Are Your Children Addicted To Their Smartphone?

The smartphone has turned millions of people into addicts as we check them every few minutes for the latest update. But there is growing concern about their effects on the mental health of children and young people.

Parents beware

Parents have inherited a new job that consists of making sure their offspring don’t spend too much time on their smartphone. They worry about the damage to developing brains as children stare at screens for too long each day. Research highlights how excessive screen time rewires the brain and makes it more difficult to concentrate long enough to read a book or even a detailed newspaper article. Resisting the ping of the smartphone prompts impatience, ill temper and feelings of panic as the user suffers from a fear of missing out. The smartphone triggers involuntary physical and mental responses to its demand for attention as it steals our focus from those around us.

Children constantly bargain with parents for more phone time, which reduces time spent on other more social activities. Taking away a young persons phone is a guaranteed way to get their attention. Such reaction to the threat of withdrawal is predictable however as the richest technology companies in the world employ the best brains in the world to design smartphones to be highly addictive. The main purpose of such hidden and immoral design is to increase the number of hours users engage as a way to sell advertising.

It is reported however that many parents working in senior roles at technology companies limit their children’s access to smartphones. The irony is that the people who design such addictive products protect their families from any harmful effects. In a number of cases, former technology leaders are now using their incredible wealth to highlight the dangers of excessive smartphone use for young people.

Taking back control

Reducing smartphone use is difficult, particularly when it comes to how children communicate with their friends. But enabling addiction to products designed to trigger significant withdrawal symptoms is wrong.
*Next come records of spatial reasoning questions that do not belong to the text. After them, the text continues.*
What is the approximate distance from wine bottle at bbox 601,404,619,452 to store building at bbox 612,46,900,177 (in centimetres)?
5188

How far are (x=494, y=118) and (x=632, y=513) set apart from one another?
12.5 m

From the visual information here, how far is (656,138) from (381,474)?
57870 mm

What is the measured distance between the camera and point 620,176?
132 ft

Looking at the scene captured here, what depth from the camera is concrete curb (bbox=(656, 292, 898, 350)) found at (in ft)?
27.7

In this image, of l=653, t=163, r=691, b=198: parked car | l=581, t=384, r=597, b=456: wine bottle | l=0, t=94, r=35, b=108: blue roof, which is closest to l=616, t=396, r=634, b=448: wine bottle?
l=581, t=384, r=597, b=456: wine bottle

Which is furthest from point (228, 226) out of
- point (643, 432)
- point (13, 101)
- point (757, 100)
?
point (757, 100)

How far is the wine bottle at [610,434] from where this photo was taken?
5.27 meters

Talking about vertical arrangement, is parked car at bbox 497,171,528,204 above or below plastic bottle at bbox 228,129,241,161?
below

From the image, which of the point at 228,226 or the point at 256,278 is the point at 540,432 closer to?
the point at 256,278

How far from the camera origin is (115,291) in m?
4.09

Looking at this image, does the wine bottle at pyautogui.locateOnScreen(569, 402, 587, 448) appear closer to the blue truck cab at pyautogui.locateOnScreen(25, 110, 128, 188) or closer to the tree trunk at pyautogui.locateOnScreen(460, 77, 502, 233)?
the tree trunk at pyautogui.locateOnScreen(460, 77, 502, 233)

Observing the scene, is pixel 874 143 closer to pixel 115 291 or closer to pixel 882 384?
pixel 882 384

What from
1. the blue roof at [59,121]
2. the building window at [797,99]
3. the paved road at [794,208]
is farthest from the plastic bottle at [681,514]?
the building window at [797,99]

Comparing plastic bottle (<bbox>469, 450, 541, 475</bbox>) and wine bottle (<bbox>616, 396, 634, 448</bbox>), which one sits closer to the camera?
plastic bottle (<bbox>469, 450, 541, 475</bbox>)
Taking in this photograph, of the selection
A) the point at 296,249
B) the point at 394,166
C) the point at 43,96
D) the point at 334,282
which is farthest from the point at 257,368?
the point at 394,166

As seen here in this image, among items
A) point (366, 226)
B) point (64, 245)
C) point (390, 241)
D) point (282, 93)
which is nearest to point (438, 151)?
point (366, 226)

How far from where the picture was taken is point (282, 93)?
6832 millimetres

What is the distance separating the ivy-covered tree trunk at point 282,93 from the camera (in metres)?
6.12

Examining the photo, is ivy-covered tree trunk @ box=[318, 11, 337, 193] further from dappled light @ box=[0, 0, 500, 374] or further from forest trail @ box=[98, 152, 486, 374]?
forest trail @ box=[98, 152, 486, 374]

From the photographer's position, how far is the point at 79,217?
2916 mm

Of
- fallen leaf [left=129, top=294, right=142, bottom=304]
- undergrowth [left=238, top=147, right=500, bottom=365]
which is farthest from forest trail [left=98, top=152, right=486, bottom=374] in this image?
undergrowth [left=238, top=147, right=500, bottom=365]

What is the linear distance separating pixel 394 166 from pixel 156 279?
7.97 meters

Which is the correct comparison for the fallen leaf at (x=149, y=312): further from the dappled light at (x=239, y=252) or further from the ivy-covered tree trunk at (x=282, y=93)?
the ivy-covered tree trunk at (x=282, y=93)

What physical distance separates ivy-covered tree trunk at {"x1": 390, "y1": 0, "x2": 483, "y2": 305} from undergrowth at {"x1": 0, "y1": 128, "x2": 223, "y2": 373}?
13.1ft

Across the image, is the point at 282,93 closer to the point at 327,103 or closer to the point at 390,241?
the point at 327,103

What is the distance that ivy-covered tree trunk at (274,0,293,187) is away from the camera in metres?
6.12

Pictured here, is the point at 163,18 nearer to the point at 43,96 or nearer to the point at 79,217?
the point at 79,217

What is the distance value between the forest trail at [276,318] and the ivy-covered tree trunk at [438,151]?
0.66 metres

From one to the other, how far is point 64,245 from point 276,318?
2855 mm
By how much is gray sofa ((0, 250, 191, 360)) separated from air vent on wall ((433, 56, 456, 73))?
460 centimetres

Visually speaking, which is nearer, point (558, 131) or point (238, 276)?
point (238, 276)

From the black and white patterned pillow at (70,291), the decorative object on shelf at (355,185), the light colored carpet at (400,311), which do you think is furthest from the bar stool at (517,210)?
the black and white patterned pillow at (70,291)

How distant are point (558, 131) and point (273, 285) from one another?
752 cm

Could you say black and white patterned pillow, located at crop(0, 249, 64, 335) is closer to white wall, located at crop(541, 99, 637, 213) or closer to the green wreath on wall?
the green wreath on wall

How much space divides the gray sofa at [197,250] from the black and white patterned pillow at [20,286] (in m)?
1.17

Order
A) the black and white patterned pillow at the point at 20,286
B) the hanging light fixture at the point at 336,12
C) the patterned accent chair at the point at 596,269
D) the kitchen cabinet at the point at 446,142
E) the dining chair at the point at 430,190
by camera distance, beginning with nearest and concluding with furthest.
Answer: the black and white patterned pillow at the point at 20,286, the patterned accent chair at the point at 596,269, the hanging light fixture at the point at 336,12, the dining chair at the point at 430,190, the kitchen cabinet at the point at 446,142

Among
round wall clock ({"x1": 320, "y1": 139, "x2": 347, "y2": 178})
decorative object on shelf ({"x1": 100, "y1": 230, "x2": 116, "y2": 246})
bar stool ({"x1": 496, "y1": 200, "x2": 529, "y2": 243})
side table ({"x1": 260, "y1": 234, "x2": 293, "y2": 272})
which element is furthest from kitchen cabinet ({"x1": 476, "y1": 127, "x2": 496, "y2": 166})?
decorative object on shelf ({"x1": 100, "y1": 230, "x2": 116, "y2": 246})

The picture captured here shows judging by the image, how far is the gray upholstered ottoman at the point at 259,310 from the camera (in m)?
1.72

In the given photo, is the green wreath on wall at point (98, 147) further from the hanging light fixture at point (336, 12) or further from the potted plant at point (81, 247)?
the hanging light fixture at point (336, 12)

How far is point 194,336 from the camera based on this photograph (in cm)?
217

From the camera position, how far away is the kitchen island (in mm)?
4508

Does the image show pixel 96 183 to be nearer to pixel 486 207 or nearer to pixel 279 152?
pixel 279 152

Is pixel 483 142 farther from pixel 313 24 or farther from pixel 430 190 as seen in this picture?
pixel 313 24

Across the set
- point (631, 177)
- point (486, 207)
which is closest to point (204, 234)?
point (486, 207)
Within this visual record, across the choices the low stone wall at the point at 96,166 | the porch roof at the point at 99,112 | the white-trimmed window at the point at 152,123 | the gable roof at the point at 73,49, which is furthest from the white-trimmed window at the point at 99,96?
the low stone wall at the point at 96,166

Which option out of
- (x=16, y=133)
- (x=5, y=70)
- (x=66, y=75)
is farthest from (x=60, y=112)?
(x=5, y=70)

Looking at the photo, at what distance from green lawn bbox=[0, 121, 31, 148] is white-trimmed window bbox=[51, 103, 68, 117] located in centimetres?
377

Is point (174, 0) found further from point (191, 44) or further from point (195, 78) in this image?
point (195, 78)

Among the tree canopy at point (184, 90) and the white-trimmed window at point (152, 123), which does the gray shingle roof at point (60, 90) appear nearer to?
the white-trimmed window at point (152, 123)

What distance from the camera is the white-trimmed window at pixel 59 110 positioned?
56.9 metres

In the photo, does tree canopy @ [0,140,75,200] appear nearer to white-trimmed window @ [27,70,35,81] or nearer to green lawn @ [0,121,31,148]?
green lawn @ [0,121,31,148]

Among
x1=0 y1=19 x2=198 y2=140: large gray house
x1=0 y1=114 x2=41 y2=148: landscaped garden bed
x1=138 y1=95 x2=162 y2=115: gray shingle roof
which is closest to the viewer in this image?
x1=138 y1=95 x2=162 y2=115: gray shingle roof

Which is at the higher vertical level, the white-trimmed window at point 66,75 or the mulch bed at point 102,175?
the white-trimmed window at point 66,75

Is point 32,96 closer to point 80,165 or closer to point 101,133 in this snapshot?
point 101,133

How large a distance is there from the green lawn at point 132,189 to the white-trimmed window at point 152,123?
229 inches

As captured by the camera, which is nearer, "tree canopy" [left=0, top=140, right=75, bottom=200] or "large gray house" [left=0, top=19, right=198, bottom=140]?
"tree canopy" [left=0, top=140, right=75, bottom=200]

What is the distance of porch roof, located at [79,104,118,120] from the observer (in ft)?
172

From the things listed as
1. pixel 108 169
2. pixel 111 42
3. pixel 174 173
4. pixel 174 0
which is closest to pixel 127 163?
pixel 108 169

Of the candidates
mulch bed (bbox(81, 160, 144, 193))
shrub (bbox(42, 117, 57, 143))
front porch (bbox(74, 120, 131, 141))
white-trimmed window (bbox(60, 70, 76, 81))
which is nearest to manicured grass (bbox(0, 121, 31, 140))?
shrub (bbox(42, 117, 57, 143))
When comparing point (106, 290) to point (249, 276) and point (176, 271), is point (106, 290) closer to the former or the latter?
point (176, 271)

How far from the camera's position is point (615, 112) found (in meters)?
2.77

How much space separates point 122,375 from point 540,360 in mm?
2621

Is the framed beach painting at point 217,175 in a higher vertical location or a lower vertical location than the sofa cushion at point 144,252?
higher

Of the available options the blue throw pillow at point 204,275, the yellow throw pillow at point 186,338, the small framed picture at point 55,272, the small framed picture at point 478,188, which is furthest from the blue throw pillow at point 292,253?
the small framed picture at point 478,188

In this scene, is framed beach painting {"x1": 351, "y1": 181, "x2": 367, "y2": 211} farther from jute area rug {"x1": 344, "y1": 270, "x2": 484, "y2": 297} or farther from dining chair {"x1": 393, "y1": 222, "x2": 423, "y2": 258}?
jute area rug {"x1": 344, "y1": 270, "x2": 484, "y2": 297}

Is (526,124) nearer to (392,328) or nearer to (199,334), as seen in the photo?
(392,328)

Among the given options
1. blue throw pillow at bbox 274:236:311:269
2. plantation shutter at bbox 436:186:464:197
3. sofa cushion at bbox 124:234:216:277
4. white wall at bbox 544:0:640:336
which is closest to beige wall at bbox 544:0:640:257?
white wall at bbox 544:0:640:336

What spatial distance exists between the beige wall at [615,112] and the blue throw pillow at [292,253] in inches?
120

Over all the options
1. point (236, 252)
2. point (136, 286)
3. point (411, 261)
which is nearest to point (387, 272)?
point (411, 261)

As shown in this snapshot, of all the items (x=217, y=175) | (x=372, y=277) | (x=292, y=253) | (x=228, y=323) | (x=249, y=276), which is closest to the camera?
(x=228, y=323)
When smartphones have a worryingly negative influence on children’s lives, it is time to restrict access in a similar way to cigarettes, alcohol and other drugs. When smartphones are designed to release a hit of dopamine to keep the user hooked, it is time to regulate the industry. When smartphones are designed to exploit the vulnerable, it is time to legislate. When almost infinite resources are used by some of the leading companies in the world to addict children, it is time to say stop. When those responsible for creating the addiction do everything they can to protect their loved ones, it is time to act.

So, children and young people are addicted to smartphones because smartphones are designed to be addictive by an industry that urgently needs to change or face regulation.